Great. That was boss-speak for “you’re a hot mess, get the frick out of here.” Well, I was. A humiliated hot mess. Tomorrow wasn’t sounding too soon to get away from that after all.
At Collin’s request, Emily babysat me overnight, leaving her husband home alone. Emily was a far better friend than I deserved, but once upon a time, I had played her role when Rich temporarily broke off their engagement. Life in balance.
Late in the evening, I finally mentioned the name no one had uttered all day. “If Nick asks where I am, please give him the sanitized version.”
Emily was sitting at a barstool, and I was standing across the counter in my kitchen.

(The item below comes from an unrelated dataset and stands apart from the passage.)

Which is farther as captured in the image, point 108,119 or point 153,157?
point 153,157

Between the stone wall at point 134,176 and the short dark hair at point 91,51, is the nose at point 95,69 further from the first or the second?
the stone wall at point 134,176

She leaned toward me. “Don’t even go there. Nick has acted like friggin’ Heathcliff to you ever since Shreveport. Come on, girl. Let it go.”
I was getting a lot of veiled messages today. This one was “he’s just not that into you.” Ouch, but she was right.
But could I leave my feelings about him here and truly go off to St. Marcos with a clear head? I tossed and turned in my bed all night, buffeted between images of my parents and Nick.